## Problem set
• 1. In the forum thread about JIT read introduction, rewrite the paragraph beginning "Also: this kind of discussions" as a short bulleted list that keeps its main points.
• 2. Name every account shown as having commented in the forum thread about JIT read introduction.
• 3. Put this sentence from the forum thread about JIT read introduction into Spanish: "Multithreaded code without proper synchronization primitives is very hard."

I know that currently MS JIT doesn't do read introduction on heap variables, precisely because they are aware that it would be a breaking change for such code. It doesn't mean they won't do it in the future, that Mono doesn't do it, etc.

You have no guarantee because the specs say such code is NOT thread-safe, so maybe you should remove that remark from the wiki. There is already a lot of confusion on this topic, see https://stackoverflow.com/questions/3668953/raise-event-thread-safely-best-practice.

Also: this kind of discussions create a false sentiment that the code is thread safe. Yes, calling the delegate might be thread safe if done correctly, yet the delegate itself must be prepared to be called after it was unsubscribed from. Most developpers are completely unaware of that fact. Multithreaded code without proper synchronization primitives is very hard.

CyrusNajmabadi commented 7 years ago

Then it's not thread-safe in the strictest sense. Because the JIT (or even the compiler) is free to remove the local variable and introduce a second read. It's the opposite of read elimination and it's allowed unless we speak about volatiles.

This is not true. The jit is not allowed to do anything that would cause a second read of the event.

sharwell commented 7 years ago

Then it's not thread-safe in the strictest sense. Because the JIT (or even the compiler) is free to remove the local variable and introduce a second read. It's the opposite of read elimination and it's allowed unless we speak about volatiles.

This is really fascinating. In the strictest sense (a conforming implementation of the CLI, per ECMA-335 §I.12.6.4), I tend to agree. However, you can feel safe that no concrete implementation of the CLI is going to actually do this, for several reasons:

  1. Stores to temporary local variables are widely used in intricate concurrent code to ensure thread safety, even though this code would not be safe under the situation you described. Such a change would introduce widespread bugs which are extremely difficult to detect.
  2. An implementation of the CLI like you described would undermine new language features, including ?. and flow analysis work related to nullable reference types.
  3. An implementation of the CLI like you described would be slower than the current implementation for several scenarios.

I imagine the most appropriate course of action would be an update to the CLI specification to account for this unwritten requirement we've been operating under this whole time.

jods4 commented 7 years ago

@CyrusNajmabadi

The jit is not allowed to do anything that would cause a second read of the event.

Spatial questions linked to images
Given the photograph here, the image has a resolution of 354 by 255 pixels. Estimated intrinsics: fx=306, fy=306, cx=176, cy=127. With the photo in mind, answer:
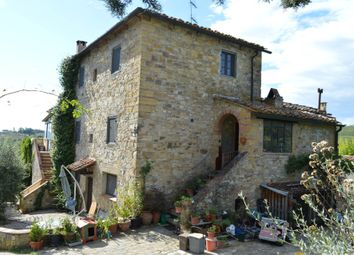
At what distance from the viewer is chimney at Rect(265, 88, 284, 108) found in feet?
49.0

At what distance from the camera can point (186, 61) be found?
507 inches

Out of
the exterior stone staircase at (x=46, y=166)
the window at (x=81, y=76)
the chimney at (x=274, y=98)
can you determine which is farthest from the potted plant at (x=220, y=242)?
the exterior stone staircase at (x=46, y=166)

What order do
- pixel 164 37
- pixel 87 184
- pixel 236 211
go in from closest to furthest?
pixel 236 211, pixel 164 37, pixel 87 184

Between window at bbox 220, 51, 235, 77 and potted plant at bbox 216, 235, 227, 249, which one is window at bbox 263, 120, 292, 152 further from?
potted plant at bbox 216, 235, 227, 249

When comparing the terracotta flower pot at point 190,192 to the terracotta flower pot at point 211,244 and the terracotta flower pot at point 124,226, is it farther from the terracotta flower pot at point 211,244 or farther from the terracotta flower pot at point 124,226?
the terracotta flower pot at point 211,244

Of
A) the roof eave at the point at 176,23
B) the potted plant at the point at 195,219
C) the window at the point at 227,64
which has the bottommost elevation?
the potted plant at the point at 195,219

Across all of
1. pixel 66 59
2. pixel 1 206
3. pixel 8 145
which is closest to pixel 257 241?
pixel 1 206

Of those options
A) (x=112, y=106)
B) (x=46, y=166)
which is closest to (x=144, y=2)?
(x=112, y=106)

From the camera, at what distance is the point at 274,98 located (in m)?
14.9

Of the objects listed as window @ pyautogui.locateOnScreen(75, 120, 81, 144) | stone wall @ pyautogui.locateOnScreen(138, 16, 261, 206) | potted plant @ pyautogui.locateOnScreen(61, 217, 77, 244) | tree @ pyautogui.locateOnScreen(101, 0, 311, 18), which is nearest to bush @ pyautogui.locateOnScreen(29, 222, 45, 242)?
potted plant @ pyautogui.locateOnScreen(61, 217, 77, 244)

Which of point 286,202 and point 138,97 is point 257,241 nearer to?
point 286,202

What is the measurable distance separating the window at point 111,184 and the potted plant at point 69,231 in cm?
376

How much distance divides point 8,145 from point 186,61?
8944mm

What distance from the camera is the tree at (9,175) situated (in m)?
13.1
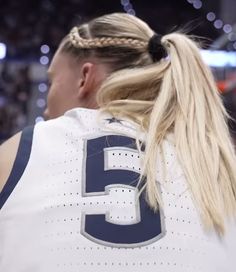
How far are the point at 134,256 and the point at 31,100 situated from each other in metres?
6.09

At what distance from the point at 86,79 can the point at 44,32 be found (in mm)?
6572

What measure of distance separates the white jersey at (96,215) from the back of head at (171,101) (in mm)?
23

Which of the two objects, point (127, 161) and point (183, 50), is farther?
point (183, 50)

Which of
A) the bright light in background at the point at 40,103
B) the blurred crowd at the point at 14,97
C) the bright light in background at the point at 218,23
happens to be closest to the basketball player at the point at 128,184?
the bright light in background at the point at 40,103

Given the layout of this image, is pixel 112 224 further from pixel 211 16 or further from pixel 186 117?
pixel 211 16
==
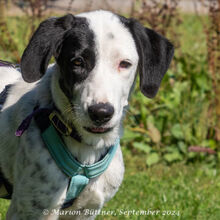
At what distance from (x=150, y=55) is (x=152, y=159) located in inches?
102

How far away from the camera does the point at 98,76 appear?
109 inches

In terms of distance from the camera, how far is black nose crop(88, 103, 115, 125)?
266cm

## Expected results
• 1.
- Discussions like this give a false impression that the code is thread safe.
- Calling the delegate may be thread safe if it is done correctly, but the delegate itself must be ready to be called after it was unsubscribed from.
- Most developers are completely unaware of this.
- Multithreaded code without proper synchronization primitives is very hard.

• 2.
- CyrusNajmabadi
- sharwell
- jods4

• 3. El código multihilo sin primitivas de sincronización adecuadas es muy difícil.